Search code examples
searchsolrfuzzy

Solr Fuzzy search (max 2 edits)


I am using Solr 6.0.0

I am using data-driven-configuration for my configuration related purpose. Most of the configuration is standard.

I have a document in Solr with

name:"aquickbrownfox"

Now if I do a fuzzy search like:

name:aquickbrownfo~0.7 OR name:aquickbrownf~0.7

It lists out the record in the results.

But if I do a search like:

name:aquickbrown~0.7

It does not list the record.

Does it have to do something with the maxEdits in solrconfig.xml which is set to 2 ?

I tried increasing it. But I could not create a collection with this configuration. It gave an error:

ERROR: Error CREATEing SolrCore 'my-search': Unable to create core [my-search] Caused by: Invalid maxEdits

Max 2 Edits seems to be a serious limitation. I wonder what is the use of passing the fractional value after the ~ operator.

My Usecase:

I have a contact database. I am supposed to detect the duplicates based on three parameters : Name, Email and Phone. So I rely on Solr for Fuzzy search. Email and Phone are relatively easy to work with simple assumptions. Name seems to be a bit tricky. For each word in the Name, I plan to do a fuzzy search. I expected the optional parameter after ~ to work without the maxEdit distance limitation.


Solution

  • The documentation no longer suggests using a fractional value after the tilde - see http://lucene.apache.org/core/4_6_0/queryparser/org/apache/lucene/queryparser/classic/package-summary.html#Fuzzy_Searches for more information.

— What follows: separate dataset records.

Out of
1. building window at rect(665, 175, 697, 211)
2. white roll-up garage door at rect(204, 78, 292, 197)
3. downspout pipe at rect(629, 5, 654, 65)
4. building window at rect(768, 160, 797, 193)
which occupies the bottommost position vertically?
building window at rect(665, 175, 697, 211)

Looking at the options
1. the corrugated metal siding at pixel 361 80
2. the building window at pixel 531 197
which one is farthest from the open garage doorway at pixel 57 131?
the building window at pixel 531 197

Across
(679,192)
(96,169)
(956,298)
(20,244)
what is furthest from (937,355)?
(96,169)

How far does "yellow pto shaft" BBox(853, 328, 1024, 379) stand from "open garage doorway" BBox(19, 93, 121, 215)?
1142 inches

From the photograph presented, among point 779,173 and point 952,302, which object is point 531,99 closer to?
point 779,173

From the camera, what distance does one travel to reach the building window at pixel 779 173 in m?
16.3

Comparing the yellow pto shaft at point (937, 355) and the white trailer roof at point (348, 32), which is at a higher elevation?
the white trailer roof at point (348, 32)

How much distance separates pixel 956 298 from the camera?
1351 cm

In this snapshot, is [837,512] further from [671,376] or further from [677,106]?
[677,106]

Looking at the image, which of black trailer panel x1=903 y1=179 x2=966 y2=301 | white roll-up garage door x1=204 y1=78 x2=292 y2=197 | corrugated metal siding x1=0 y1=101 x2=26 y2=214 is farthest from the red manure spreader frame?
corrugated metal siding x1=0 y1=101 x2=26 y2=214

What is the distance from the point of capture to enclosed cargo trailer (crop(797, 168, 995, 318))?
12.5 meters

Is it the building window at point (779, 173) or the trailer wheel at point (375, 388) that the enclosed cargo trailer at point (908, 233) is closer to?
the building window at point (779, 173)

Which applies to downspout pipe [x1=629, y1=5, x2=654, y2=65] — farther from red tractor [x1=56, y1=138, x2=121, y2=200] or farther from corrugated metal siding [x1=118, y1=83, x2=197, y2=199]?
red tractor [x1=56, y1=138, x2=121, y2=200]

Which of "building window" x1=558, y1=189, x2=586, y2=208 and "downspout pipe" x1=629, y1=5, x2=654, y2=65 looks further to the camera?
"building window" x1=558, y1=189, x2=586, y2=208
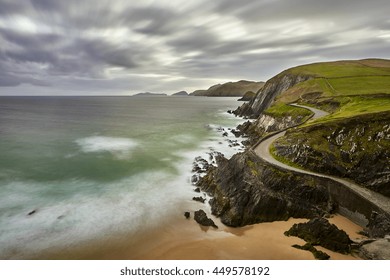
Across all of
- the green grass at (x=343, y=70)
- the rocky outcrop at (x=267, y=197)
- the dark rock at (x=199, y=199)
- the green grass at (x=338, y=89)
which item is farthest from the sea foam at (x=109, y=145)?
the green grass at (x=343, y=70)

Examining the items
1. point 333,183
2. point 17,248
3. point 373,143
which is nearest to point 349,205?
point 333,183

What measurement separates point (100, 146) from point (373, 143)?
48.8 m

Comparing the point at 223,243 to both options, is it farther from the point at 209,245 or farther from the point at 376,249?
the point at 376,249

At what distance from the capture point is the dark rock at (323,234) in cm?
1970

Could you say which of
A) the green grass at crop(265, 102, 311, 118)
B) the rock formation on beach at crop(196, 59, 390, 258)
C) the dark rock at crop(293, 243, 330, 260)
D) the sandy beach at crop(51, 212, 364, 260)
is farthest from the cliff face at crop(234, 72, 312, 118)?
the dark rock at crop(293, 243, 330, 260)

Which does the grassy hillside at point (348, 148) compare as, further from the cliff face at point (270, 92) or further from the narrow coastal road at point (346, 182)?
the cliff face at point (270, 92)

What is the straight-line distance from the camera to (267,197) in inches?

    However, you are correct that only 2 changes are allowed to be made to the search string in order to carry out a fuzzy search. I would guess this limitation strikes a balance between efficiency and usefulness.

    The maxEdits parameter in solrconfig.xml applies to the DirectSpellChecker configuration, and doesn't affect your searching, unless you're using the spell checker.

    For your use case, your best approach may be to index the name field twice, using different field configurations: one using a simple set of analyzers and filters (ie. StandardTokenizerFactory, StandardFilterFactory, LowerCaseFilterFactory), and the other using a phonetic matcher such as the Beider-Morse filter. You can use the first field to carry out fuzzy searches, and the second version to look for names which may be spelled differently but sound the same as the name being checked.